3. Toomas Kotkas, Ingrid Leijten, Frans Pennings (eds.), Specifying and Securing a Social Minimum in the Battle Against Poverty (2019) (bringing together a wide variety of perspectives on the legal and academic dimensions of a social minimum and its expression in law and policy across jurisdictions).

4. Juan Carlos Benito Sánchez, Committee on Economic, Social and Cultural Rights Decisions on the Right to Housing in Spain (2017–2018), in Ben Djazia et al., Forced Evictions and Judicial Developments Michel Vols, and Christoph U. Schmid (eds.), Houses, Homes and the Law. Studies in Housing Law (The Hague: Eleven International Publishing, 2019) (putting together CESCR committee decisions on forced evictions).

5. Jessie M. Hohmann, The Elements of Adequate Housing: Grenfell as Violation 5(2) Queen Mary Human Rights Law Review 1 (2019) (considering the Grenfell Tower fire as a breach of the right to housing by the UK, in contravention of its obligations under international law).

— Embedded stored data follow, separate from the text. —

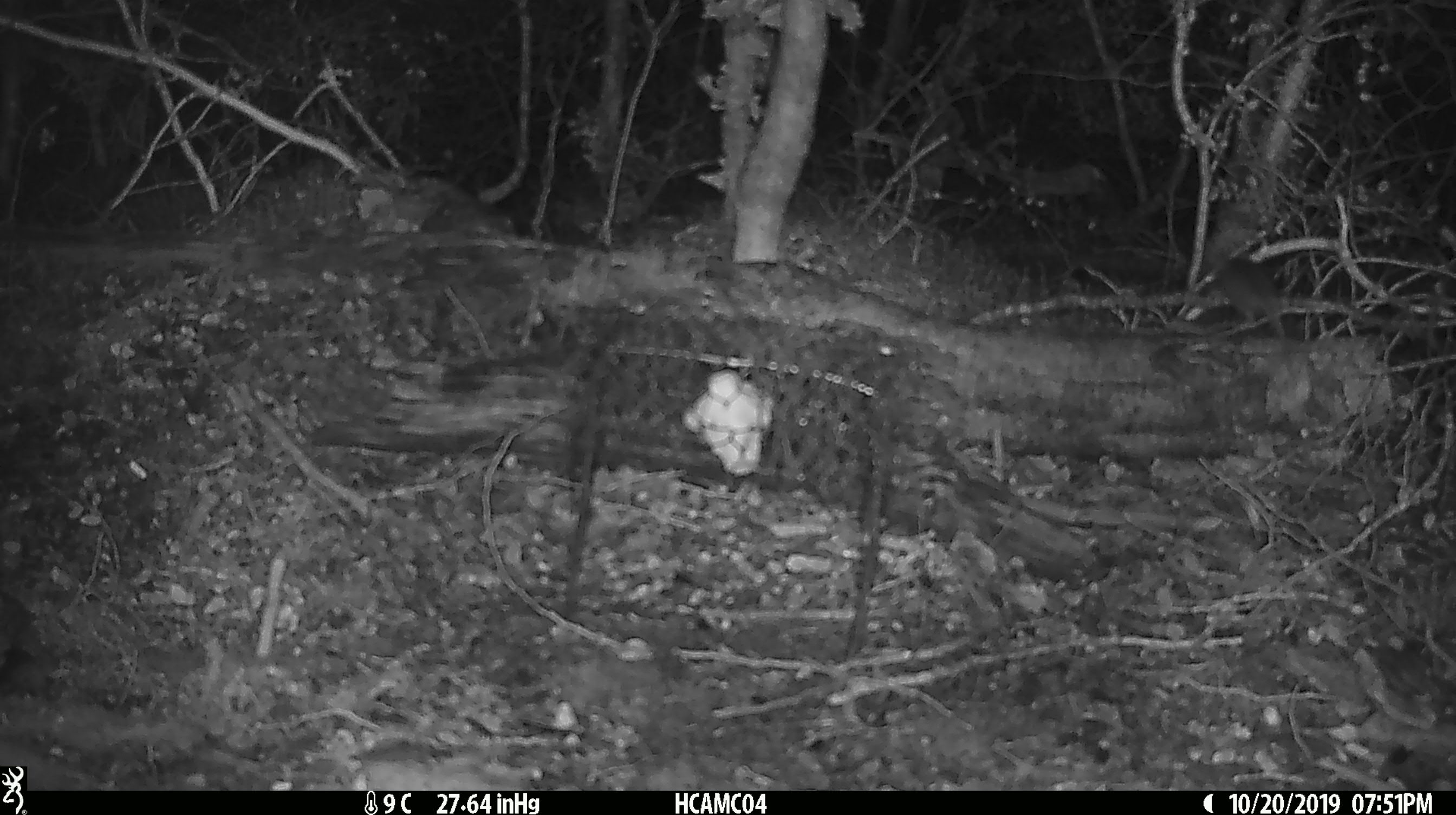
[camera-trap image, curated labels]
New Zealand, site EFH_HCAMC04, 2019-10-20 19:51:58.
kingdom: Animalia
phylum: Chordata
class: Mammalia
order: Rodentia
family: Muridae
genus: Mus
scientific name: Mus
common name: mouse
Mouse (Mus).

6. Conor Casey, Courts, Public Interest Litigation, and Homelessness: A Commentary on Recent Case Law Dublin University Law Journal (2019) (Forthcoming) (providing a summary of jurisprudence emerging from the High Court of Ireland).

7. Jootaek Lee, The Human Right to Education: Definition, Research and Annotated Bibliography 34(3) Emory International Law Review (2019).


 Announcements and Events

1. The Centre for Human Rights, University of Pretoria, will host a one-week intensive short course on judicial enforcement of socio-economic rights in Africa from 18 to 22 May 2020. Apply online here

2. The 16th Economic and Social Rights Academic Network: UK & Ireland (ESRAN-UKI) workshop will be held at the University of Liverpool, School of Law and Social Justice on Friday 20 March 2020. Abstracts due by 21 February. 

3. The Law and Development Institute and Bucerius Law School will co-host the 2020 Law and Development Conference on “Law and Development in High-Income Countries” in Hamburg, Germany on November 6, 2020.

4. The Centre for Human Rights, University of Pretoria, will host a one-week intensive short course on judicial enforcement of socio-economic rights in Africa on 18-23 May 2020.

5. The University of Nottingham Human Rights Law Centre and Doughty Street Chambers will be co-hosting a one-day training course entitled “Social Rights in Europe: Advocacy and Litigation” on Tuesday 10th March 2020.